I think all fitness instructors hold a hefty burden of projection, but yoga teachers in particular may be particularly subject to what can feel like an almost unbearable burden of others’ projections.
I've often witnessed yoga teachers being treated as though they were an idealized someone else rather than an actual person. This can be an idea of what others think their yoga teacher should be. Healthy, spiritual, relentlessly positive,, natural, vegan, a good listener, able to hold others’ pain, wise, compassionate, understanding, caring. It could also be a specific role: a guru, a messiah, a teacher, a mysterious lover, the mother they never had, the sibling or child they wish they could relate to.
We can also think about projections as the parts of ourselves we have a hard time acknowledging or integrating-- even the good things. These live in what Jung called the shadow; the parts of ourselves we aren't consciously aware of. Encountering the shadow is incredibly difficult. It’s far easier for us to hang those projections on others, and if we are the ones receiving the projection, we can be in danger of over-identifying with them. After all, some of them can feel really good. I can think of several teachers who became completely inflated with their idea of themselves in this role.
One of the ways we might recognize a projection is that it feels as though the person isn’t actually talking to us-- it’s like they’re talking to someone else, or their idea of who they’d like us to be. Any indication from us that we are rejecting that projection or disagreeing might be met with disbelief or anger. I can think of one yoga teacher I know who had to duck out of an unwelcome kiss multiple times. And I was called a b*tch in my own lobby after telling a student I didn’t reciprocate their romantic feelings.

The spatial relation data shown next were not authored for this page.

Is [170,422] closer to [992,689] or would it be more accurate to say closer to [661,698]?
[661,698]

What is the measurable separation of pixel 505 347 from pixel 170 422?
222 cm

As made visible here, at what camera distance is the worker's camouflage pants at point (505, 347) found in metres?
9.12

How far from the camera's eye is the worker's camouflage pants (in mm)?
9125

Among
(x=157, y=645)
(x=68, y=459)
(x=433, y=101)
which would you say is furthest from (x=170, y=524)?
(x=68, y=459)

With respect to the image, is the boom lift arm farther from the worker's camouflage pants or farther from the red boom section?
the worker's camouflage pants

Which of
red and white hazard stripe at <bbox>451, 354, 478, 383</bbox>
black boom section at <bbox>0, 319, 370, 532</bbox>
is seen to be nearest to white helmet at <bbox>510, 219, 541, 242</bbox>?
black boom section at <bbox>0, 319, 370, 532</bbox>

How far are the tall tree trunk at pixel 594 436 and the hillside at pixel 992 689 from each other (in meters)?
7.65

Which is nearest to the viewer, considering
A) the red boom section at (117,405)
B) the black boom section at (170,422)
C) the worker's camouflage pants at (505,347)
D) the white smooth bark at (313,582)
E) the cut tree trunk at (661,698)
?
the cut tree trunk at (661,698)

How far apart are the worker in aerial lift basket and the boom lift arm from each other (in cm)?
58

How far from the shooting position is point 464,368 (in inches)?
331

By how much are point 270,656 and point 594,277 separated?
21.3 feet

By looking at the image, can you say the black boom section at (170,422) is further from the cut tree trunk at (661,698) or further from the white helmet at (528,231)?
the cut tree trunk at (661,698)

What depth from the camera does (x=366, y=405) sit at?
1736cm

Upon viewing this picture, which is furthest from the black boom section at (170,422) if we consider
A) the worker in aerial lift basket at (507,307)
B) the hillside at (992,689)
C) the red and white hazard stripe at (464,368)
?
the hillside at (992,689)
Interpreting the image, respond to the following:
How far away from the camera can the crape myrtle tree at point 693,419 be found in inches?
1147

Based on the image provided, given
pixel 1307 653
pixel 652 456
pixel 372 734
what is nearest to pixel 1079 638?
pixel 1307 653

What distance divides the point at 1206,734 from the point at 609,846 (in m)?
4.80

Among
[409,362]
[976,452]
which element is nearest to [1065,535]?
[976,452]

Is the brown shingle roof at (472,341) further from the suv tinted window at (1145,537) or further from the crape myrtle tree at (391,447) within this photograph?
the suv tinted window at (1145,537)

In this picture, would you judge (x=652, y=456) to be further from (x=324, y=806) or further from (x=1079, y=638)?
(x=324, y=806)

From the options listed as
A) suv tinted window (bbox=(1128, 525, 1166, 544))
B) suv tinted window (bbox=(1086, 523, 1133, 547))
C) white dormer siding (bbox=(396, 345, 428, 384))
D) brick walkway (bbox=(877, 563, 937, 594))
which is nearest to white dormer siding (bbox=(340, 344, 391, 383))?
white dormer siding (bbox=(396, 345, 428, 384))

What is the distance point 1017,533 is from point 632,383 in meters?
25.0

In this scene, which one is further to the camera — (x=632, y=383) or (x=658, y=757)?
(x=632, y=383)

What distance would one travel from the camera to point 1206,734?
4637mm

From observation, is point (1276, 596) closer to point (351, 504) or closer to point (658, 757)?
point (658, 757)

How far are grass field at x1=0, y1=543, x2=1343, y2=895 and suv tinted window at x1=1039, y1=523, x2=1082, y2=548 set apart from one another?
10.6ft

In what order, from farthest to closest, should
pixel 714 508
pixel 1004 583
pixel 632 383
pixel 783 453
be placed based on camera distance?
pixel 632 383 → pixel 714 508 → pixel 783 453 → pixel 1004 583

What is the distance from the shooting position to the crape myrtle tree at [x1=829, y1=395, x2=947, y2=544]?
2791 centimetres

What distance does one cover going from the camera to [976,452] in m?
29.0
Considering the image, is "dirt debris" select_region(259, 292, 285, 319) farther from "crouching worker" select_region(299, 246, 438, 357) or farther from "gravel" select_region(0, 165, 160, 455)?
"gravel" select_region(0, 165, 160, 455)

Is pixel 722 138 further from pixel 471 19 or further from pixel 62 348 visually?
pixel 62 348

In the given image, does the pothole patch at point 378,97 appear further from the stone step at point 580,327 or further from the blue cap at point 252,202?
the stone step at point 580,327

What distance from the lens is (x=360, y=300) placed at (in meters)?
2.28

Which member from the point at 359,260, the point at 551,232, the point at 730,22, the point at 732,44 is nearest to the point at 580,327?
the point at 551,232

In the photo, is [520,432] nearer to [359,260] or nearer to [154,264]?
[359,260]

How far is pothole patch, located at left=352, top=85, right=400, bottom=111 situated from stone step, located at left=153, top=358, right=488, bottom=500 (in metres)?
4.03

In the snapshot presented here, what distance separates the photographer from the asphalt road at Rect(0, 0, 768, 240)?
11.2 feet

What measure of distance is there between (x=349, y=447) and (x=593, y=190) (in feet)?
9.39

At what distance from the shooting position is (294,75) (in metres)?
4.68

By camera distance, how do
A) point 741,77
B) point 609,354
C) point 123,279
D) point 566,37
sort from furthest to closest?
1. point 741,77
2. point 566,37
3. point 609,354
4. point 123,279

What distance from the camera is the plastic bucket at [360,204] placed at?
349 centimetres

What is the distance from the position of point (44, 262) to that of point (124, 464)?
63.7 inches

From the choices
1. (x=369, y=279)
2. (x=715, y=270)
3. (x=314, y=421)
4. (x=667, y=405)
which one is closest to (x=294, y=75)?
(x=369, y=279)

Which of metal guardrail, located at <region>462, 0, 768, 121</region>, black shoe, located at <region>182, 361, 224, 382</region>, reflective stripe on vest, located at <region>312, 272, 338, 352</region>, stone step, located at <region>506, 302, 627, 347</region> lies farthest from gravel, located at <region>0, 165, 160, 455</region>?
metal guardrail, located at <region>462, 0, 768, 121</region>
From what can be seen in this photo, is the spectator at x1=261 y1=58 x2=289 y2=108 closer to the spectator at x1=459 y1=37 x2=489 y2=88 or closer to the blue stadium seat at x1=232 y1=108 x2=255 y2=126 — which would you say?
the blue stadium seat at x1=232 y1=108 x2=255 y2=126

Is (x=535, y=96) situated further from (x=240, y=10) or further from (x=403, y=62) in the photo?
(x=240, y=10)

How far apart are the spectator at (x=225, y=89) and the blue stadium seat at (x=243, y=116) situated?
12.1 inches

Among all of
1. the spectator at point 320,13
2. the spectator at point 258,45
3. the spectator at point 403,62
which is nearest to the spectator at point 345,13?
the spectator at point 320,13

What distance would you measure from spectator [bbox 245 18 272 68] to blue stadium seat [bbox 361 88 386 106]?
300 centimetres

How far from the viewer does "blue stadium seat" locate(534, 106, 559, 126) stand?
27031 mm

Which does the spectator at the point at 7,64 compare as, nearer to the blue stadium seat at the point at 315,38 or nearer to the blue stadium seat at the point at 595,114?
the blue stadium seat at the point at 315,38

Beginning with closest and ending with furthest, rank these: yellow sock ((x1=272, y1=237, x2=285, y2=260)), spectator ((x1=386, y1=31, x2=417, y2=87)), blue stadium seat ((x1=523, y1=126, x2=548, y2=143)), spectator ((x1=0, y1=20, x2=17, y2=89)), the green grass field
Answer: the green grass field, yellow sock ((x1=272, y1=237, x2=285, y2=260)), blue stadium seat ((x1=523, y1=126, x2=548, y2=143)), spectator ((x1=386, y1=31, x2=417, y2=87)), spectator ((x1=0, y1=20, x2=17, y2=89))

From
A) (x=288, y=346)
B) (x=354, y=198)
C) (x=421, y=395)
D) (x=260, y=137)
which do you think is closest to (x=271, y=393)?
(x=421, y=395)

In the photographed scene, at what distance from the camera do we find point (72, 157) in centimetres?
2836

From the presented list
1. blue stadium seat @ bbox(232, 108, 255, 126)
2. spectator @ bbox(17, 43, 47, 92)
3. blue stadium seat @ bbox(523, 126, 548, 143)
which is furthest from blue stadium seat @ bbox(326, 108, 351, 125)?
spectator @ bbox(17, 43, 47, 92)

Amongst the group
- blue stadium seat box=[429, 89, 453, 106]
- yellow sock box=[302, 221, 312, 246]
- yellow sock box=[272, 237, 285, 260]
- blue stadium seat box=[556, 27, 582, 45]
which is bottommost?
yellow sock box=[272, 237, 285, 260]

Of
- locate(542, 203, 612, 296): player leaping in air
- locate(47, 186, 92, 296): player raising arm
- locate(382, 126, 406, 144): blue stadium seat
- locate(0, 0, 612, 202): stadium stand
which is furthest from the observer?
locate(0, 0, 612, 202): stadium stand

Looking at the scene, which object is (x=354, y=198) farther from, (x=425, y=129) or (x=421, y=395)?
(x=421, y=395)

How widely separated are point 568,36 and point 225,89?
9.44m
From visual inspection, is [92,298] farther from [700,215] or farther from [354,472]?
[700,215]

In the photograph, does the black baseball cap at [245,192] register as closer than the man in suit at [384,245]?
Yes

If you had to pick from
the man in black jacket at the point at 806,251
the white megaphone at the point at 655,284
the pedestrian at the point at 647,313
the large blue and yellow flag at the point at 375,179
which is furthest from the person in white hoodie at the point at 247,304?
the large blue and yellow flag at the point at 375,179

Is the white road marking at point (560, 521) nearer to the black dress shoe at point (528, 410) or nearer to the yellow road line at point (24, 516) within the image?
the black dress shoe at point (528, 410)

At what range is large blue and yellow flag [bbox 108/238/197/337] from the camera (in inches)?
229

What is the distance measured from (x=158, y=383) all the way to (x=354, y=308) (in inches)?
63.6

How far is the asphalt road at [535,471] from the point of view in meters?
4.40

If teachers hold personal projections, studio owners also hold the projection of being responsible for the space itself-- the holder of the sacred flame, so to speak. In my experience, this was a community projection so big it threatened to swallow me whole at times.
In my experience, holding these projections can feel comfortable, at least for a while; an illusion of a relationship that may serve both parties But ultimately, these projections don’t allow us to grow into our authentic selves, and they hold us back from true intimacy with others.
Projections are the cause of violence on both a personal and global level. We see in others what we cannot face in ourselves. Withdrawing projections and reckoning with our own shadow (unconscious contents) is difficult and painful work. Jung said, "People will do anything, no matter how absurd, to avoid facing their own souls." At the same time, I believe, this is necessary and moral work that we can do to decrease the level of suffering, not just in our lives, but in the world.
During the years that I held others’ projections of a yoga teacher and studio owner, I sometimes felt that not only did people not know me, they didn’t WANT to know who I really was. When our projections fall away, and we see the other as a human, it can be disappointing. We’re forced to see what’s missing in our own lives-- or we find somewhere else to hang that projection.